Segment Start: Task material
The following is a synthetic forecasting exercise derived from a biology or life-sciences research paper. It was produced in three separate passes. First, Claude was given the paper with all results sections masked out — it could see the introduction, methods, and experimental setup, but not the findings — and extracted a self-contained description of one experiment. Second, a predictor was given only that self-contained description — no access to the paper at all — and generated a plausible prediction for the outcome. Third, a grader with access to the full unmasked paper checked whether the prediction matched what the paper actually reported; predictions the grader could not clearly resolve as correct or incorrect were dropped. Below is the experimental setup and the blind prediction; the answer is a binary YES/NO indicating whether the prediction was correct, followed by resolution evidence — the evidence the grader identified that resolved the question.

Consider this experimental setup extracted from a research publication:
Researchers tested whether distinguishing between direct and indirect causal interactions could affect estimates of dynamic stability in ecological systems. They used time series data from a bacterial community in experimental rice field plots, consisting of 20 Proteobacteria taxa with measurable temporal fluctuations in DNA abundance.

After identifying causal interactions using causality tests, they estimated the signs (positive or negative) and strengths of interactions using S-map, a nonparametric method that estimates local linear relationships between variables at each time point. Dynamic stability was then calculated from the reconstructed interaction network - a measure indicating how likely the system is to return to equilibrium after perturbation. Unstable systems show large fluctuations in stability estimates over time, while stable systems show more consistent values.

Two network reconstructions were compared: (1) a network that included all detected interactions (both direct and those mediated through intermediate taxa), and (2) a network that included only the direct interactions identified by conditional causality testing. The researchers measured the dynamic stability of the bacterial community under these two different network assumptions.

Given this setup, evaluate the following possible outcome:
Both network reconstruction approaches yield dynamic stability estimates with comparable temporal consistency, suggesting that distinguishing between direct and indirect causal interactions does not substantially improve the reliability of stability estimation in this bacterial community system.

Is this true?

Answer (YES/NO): NO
Segment End: Task material
Of the lines above, retype only those from the line containing "Researchers tested whether" through the line containing "After identifying causal", including both, exactly.

Researchers tested whether distinguishing between direct and indirect causal interactions could affect estimates of dynamic stability in ecological systems. They used time series data from a bacterial community in experimental rice field plots, consisting of 20 Proteobacteria taxa with measurable temporal fluctuations in DNA abundance.

After identifying causal interactions using causality tests, they estimated the signs (positive or negative) and strengths of interactions using S-map, a nonparametric method that estimates local linear relationships between variables at each time point. Dynamic stability was then calculated from the reconstructed interaction network - a measure indicating how likely the system is to return to equilibrium after perturbation. Unstable systems show large fluctuations in stability estimates over time, while stable systems show more consistent values.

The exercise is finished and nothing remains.